Kotkin, a Chapman University fellow whose blog and books are influential in debates over how to govern urban areas, asks: “How come we don’t have $50 million for parks in South Central Los Angeles or the Valley? Has anyone noticed why we don’t have parks or only have crummy parks where people actually live?”
Last June, even as L.A. faced runaway foreclosures and horrific housing problems, close allies of Villaraigosa’s in the California Legislature agreed to earmark $27.1 million to turn the Civic Park into an $83.1 million extravaganza complete with decorative flourishes — the very kind of backdoor subsidizing of downtown that sparked the Valley secession movement a decade ago and enrages many today.
Councilwoman Perry has pushed hard for the park, which would be just down the block from Perry’s luxury condo. As the Weekly previously reported, Perry is directly involved in key decisions to spend public funds on Grand Avenue and on Civic Park, expenditures that could easily enhance the value of Perry’s own luxury condo building near Disney Hall. Perry insists that she is not breaking any formal ethics rules.
In February, Molina and Perry used their votes on the Grand Avenue Authority to let Related Cos. off the hook over a stiff $250,000 monthly penalty it is supposed to be paying for failing to break ground on the Grand Avenue luxury project.

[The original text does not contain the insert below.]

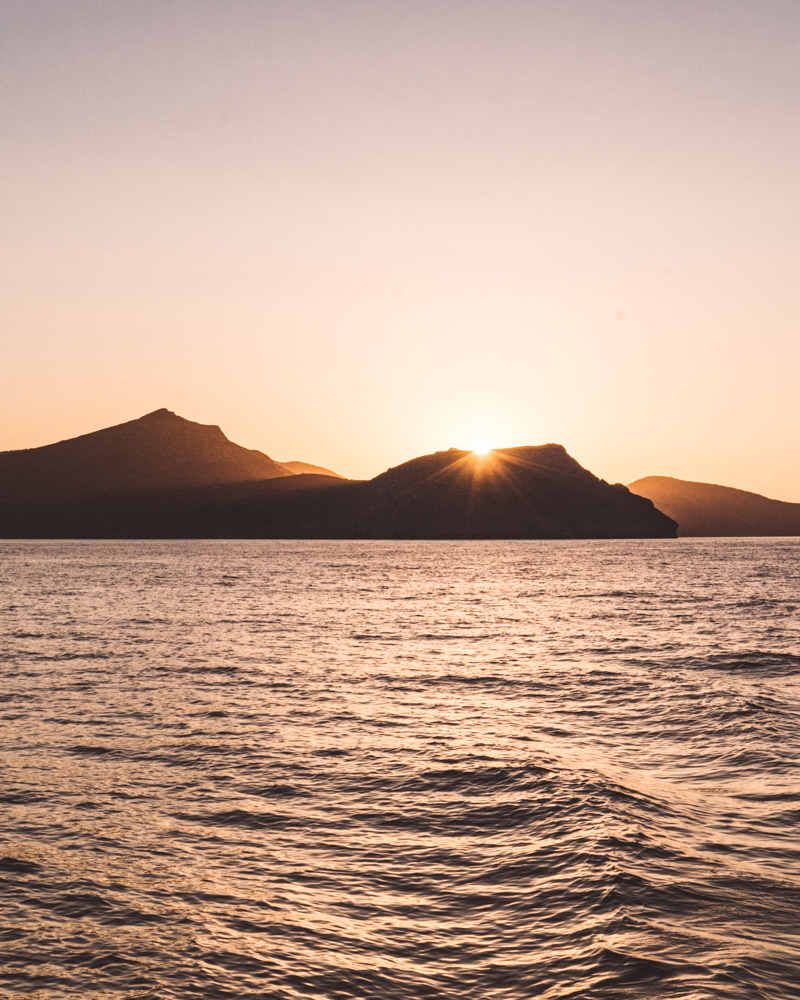 Sunset on the sea in Milos, Greece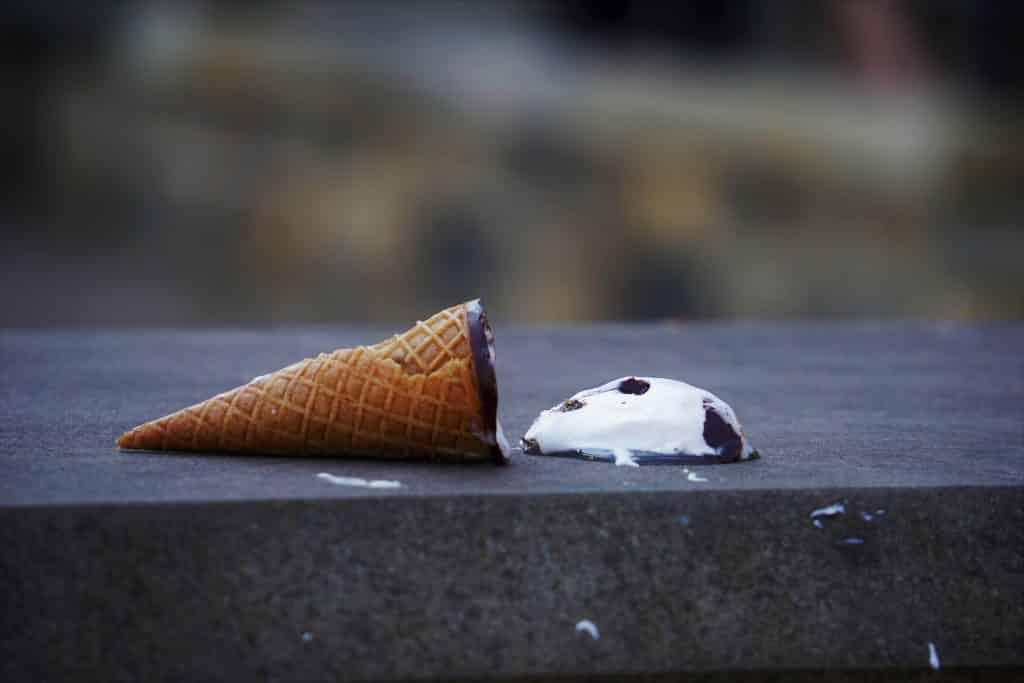 Casquinha de sorvete caída no chão.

Paul Novak, planning deputy for L.A. Supervisor Mike Antonovich, termed that vote “shocking . they completely undid a deal that they signed six months ago.”
Despite all this insider maneuvering, the plan to mine the 2006 bond-money fine print so pols could use the Housing Trust Fund on a City Hall–adjacent park is running into trouble. The obstacle? Local politicians can’t use the $27.1 million on Civic Park unless Related Cos. constructs luxury housing on Grand Avenue, and, to comply with the trust fund loophole, builds a sprinkling of 100 cheaper rentals.
Molina’s policy director, Gerry Hertzberg, says that if Grand Avenue fails to break ground, they hope to get permission to keep the $27.1 million for “other developments.”
Beyond these two quiet controversies — the little-mentioned $27.1 million pot of taxpayer cash, and the city and county’s hot pursuit of a downtown park while poor neighborhoods go begging — is the problematic location of the Civic Park. Much of this public land is really an earthen cap covering a parking lot near the Dorothy Chandler Pavilion. The extremely poor location, involving multilevel land crisscrossed by roads, resulted in the high base cost of $56 million, which is to be picked up by the developer. It is believed to be a record cost for a modest-sized park on L.A. public land.
Official records show that during six years of wrangling over the plan, L.A. County spent just $9.4 million creating other new parks. Molina responds to this by arguing that the county spent $150 million fixing up and developing parks, and alludes to “urban barriers we inherited” to explain why some parks soak up far more money than others.
Similarly, Villaraigosa and the L.A. City Council have spent little on new parks in a city infamous for neighborhoods jammed with children who have no green space to play in.
Two significant new parks are the $15 million Vista Hermosa Park, built with public and private funds and operated by a conservancy, and Ascot Hills Park in East Los Angeles, 140 acres of mostly city-owned land. An open-space park, it cost just $3.55 million to create. Meanwhile, L.A. is still regarded as ranking last among major U.S. cities in per capita open space.
Civic Park is becoming a feel-good poster child — the centerpiece of a sophisticated media push designed to praise Related Cos. and sell taxpayers on a costly park stuck in a difficult location — nowhere near the crowded neighborhoods that need one.